Given text
The language thing is difficult.  I will admit that.  And in cases like your mother in law there should be exceptions.  My travels in this country have been mostly limited to East of the Mississippi.  There is just so much to see that I have only made it West a time or three.  However, I have spent considerable time in foreign countries.  I have been faced with learning German and Italian.  I mastered neither, but was able to understand most of what I heard in both languages with time.  That experience in particular brought a concern that many may not see.  While in one of the countries (I'll reserve which) I watched immigrants being treated as poorly as I would imagine slaves are/were treated.  It was hurtful to watch.  People should never be treated like that.  Also I have worked side by side with immigrants who were in the US for political asylum.  They were truly torn from their homes with nowhere else to go.  I had a deep respect for these people.  They were Muslim.  I never once thought that they intended any harm on the US.  I have a good friend from Austria who spent over ten years gaining his US citizenship.  He now runs a very successful automation consulting firm.

Do this
Please translate this sentence from the immigration passage into Spanish: "People should never be treated like that."

Entries provided
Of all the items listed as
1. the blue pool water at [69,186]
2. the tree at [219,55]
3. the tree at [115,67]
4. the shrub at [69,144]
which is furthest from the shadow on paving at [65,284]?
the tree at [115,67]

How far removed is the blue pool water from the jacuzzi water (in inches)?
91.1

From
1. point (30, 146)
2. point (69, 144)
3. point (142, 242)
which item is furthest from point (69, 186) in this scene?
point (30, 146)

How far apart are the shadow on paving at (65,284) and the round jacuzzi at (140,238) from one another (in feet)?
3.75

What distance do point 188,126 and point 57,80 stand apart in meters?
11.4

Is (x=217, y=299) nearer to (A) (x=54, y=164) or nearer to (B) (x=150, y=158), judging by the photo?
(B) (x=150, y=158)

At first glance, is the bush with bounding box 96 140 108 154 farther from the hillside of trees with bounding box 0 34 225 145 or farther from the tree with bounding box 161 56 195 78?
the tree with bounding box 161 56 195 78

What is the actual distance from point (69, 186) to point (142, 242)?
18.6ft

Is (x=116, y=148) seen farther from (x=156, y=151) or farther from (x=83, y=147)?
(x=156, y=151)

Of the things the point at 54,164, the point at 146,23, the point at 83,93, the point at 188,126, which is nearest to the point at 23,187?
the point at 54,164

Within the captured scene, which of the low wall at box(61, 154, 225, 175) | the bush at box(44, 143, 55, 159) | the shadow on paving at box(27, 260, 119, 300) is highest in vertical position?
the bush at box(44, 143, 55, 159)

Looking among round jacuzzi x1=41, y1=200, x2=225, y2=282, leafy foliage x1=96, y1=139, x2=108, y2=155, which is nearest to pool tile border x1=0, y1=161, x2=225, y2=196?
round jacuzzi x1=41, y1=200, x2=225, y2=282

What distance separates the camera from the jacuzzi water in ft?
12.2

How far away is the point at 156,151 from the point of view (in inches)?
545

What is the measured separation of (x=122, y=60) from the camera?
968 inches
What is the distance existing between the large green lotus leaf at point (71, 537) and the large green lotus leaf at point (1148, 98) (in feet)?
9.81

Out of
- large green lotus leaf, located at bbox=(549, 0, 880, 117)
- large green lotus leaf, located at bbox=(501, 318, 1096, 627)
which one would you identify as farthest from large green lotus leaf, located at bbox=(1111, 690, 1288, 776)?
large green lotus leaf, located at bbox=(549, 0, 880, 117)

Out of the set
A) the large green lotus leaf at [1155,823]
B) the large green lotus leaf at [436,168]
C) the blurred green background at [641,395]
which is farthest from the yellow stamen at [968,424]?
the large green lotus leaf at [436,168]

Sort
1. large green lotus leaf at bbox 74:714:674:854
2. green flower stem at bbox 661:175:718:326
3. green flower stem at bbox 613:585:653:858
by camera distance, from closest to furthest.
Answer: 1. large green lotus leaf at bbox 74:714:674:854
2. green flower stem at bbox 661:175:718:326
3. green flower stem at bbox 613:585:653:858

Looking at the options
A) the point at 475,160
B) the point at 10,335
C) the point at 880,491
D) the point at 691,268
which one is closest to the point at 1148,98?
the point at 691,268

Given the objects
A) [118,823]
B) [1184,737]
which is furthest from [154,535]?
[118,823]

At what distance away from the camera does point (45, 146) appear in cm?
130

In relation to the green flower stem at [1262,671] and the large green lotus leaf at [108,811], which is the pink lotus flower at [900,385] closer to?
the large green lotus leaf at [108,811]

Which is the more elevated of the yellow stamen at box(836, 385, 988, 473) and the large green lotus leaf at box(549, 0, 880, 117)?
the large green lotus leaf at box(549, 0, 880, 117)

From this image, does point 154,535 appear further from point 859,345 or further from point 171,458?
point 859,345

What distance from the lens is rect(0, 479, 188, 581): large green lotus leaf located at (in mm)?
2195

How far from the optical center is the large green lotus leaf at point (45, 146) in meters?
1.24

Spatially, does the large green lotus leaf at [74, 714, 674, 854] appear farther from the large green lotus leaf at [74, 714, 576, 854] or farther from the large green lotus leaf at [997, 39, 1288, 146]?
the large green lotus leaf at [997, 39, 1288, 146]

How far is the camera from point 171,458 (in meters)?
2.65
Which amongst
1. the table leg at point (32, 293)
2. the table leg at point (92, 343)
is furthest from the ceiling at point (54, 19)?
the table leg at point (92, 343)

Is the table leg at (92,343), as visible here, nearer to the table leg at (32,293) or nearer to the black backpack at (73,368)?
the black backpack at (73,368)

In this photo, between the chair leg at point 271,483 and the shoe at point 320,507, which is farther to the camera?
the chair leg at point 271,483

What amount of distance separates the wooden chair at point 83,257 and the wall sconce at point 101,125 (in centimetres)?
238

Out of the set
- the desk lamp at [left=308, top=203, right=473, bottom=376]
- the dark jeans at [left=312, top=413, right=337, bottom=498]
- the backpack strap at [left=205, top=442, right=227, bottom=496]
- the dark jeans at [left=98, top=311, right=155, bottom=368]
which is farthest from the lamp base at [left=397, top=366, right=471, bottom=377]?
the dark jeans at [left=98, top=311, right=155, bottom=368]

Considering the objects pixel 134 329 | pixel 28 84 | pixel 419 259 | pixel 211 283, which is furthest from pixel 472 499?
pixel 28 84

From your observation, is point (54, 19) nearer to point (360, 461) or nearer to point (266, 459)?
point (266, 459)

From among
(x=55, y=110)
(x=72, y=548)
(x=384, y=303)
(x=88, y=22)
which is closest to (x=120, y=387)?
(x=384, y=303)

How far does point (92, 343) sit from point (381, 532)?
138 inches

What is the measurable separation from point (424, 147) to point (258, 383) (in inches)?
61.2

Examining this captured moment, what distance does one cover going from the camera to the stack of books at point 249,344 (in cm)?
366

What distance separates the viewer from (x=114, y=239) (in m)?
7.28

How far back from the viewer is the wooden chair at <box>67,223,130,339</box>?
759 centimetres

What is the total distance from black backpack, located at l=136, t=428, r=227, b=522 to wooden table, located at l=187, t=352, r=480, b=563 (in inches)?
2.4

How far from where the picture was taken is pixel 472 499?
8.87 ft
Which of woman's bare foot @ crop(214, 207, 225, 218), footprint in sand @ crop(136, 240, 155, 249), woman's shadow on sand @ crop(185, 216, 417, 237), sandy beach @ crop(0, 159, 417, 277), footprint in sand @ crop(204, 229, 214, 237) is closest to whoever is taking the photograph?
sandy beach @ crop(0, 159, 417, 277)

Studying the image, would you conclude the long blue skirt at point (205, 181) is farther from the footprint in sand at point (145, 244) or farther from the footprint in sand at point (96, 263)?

Solution to this problem
Las personas nunca deberían ser tratadas así.